Like most folks whose talents lean towards the quantitative rather than artistic, I wanted to, at least over time, find hard quantitative methods for predicting wave heights and wave push/power. I was hoping a combination of those two features would allow me to predict all of my forecast programatically (eg. objectively) and ideally even recommend surfboards for a given day. I had hoped that a solid formula for wave energy was the key to all of this. In the rest of this article, I will explain why it wasn’t.

I like pictures, so let’s look at the last decade of buoy data after calculating wave energy. The following are density histograms (probability of a given energy, by number of instances):

Energy Histogram

What you see here is the density of energy values over time. From common sense and experience, we know the east coast is flat more than it isn’t, so we have an expectedly large number of small energy values. Most swells are around waist-stomach high and of relatively low energy, so that follows as well. Then there are the occasional extremely powerful swells making up what we call the tail of our probability distribution.

Those of us that have been around statistics for awhile will recognize this distribution as being log normal, meaning if we take the log, we should get a normal distribution. Let’s look at that:

Log Energy Histogram

What we end up with is closer to a Gaussian mixture than a true normal distribution. I can also make sense of this by thinking about the number of days that aren’t flat, but really can’t be called swell. So, essentially, we end up with two distributions, the one on the left being unsurfable days, and the one on the right being days of surfable height. Fitting a Mixture Model yields:

Fitted Mixture Model

As we can see, a mixture of normal distributions fits our data well. The distribution to the right is actually how the energy percentile values get calculated. More on that later.

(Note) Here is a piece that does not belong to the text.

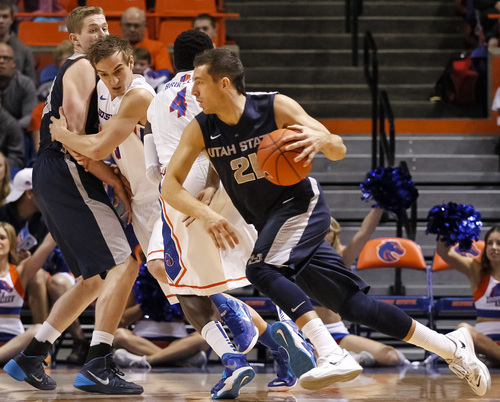 Utah State's Spencer Butterfield (21) moves the ball around Boise State's Thomas Bropleh (4) and Anthony Drmic, second from left, during the first half of an NCAA college basketball game in Boise, Idaho, Saturday, Jan. 18, 2014. (AP Photo/Otto Kitsinger)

Now, we have our energy calculated and have enough forecasted values to see if we can predict surf heights. Let’s look at a scatter plot of forecast heights relative to buoy energy values (prepare to be disappointed):

Energy vs Forecast Scatter

What we want to see is ideally no overlap in the values as we look left to right. Essentially, we want a linear relationship (though some uncertainty would be acceptable). To understand why this doesn’t work, imagine a line being drawn at a y-value of 50. It would intersect stomach-overhead values.

There’s multiple reasons for this. It’s important to have an equation for energy that takes into account the perceived energy difference between short period swell (wind swell) and long period swell (ground swell). By doing that, we weaken the correlation between wave height and swell energy. This is desirable considering lived experience getting thrashed around by small, hollow, punchy surf, and being disappointed by soft, mushy, short period but larger surf.

So, wave energy isn’t particularly predictive of height, at least at our breaks. That said, we can use it as context for a future swell. This is why I started using energy percentile as a value in my forecast tables. An energy value itself is pretty worthless unless you look at swell tables every day (only me?). But, if you don’t, this value will quickly tell you that a given day is X% more powerful that every other day in the past decade. So, if you see a value of 75, that means to expect waves that are more powerful than 75% of swells. A value of 50 means that it is a standard, normal swell and to expect an average amount of wave energy (independent of size). On the other hand, if the wave height is larger and the percentile is smaller, expect softer than average conditions for that height, etc.

I know this article got a bit math heavy, but it’s interesting stuff. I hope you learned something about surf forecasting through this and are better able to read them going forward.